An exercise from Lang.
Let $k$ be a field. Let $n$ be a nonnegative integer.
Consider the polynomial $x^{p^n}-a \in k[x]$.
Assume that $\text{char}(k) = p > 0$.
Prove that either the polynomial $x^{p^n}-a$ is irreducible over the field $k$ or there exists $b\in k$ such that $a = b^p$.
How to prove this statement? I am a little bit confused with this statement.
On
Rename the field $k$ as $K$. Rename the indeterminate $x$ as $X$. Thus we must prove that either the polynomial $X^{p^n}-a$ is irreducible over $K$ or $a$ is a $b$-th power.
In an extension field of $K$, if $b$ is a root of $X^{p^n}-a$, then $(X-b)^{p^n}=X^{p^n}-b^{p^n} =X^{p^n}-a$. Therefore, any proper monic factor of $X^{p^n}-a$ is $(X-b)^k$ where $0<k<p^n$. If $(X-b)^k$ has coefficients in $K$, then $b^k\in K$. But as $b^{p^n}=a\in K$, then $b^g\in K$, where $g=\gcd(k,p^n)$. Then $g=p^m$ where $0\le m\le n-1$, and this implies $b^{p^{k-1}}\in K$, and that's a $p$-th root of $a$.
One side:
If $a=b^{p}$ for $b\in k$ then: $$x^{p^{n}}-a=x^{p^{n}}-b^{p}=\left(x^{p^{n-1}}-b\right)^{p}$$ showing that the polynomial is not irreducible.
Let $k^{\mathbf{a}}$ denote an algebraically closed fied that contains $k$ and is algebraic over $k$.
Let it be that $\alpha\in k^{\mathbf{a}}$ is a root of $x^{p^{n}}-a$.
Then $\alpha^{p^{n}}-a=0$ so that $x^{p^{n}}-a=x^{p^{n}}-\alpha^{p^{n}}=\left(x-\alpha\right)^{p^{n}}$.
This reveals that polynomial $x^{p^{n}}-a$ has only one root in $k^{\mathbf{a}}$.
The other side:
For convenience define $f\left(x\right):=x^{p^{n}}-a$ and let $g\left(x\right)\in k\left[x\right]$ denote the minimal polynomial of $\alpha$.
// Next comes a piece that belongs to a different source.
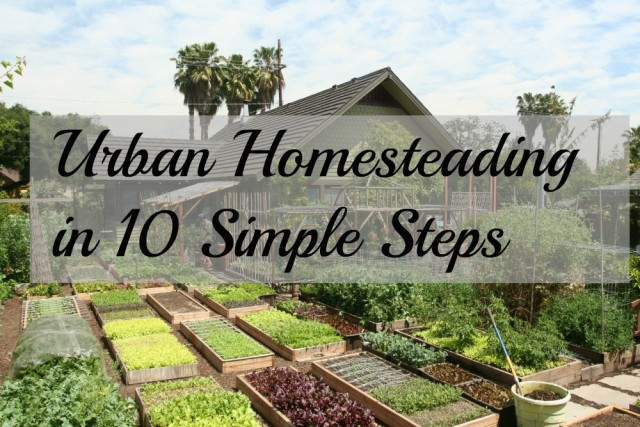 Simple steps towards self sufficient homesteading think about now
Then $f\left(x\right)=g\left(x\right)^{m}h\left(x\right)$ for some positive integer $m$ and some $h\left(x\right)\in k\left[x\right]$.
Taking $m$ maximal $g\left(x\right)$ will not divide $h\left(x\right)$ so that $\alpha$ is not a root of $h\left(x\right)$. But $\alpha$ is the only candidate for being a root of $h\left(x\right)$ so we conclude that $h\left(x\right)$ has no roots at all. This allows the conclusion that: $$f\left(x\right)=g\left(x\right)^{m}$$ If $d$ denotes the degree of $g$ then $md=p^{n}$ showing that $m$ and $d$ are both powers of $p$. So nonnegative integers $u,v$ exist with $u+v=n$, $d=p^{u}$ and $m=p^{v}$. Then: $$x^{p^{u}}-\alpha^{p^{u}}=\left(x-\alpha\right)^{p^{u}}=g\left(x\right)\in k\left[X\right]$$ Proved is now that $\alpha^{p^{u}}\in k$.
If $f$ is not irreducible then $p^{v}=m>1$ so that $v\geq1$.
Defining $b:=\alpha^{p^{n-1}}=\left(\alpha^{p^{u}}\right)^{p^{v-1}}\in k$ we find:
$$a=\alpha^{p^{n}}=b^{p}$$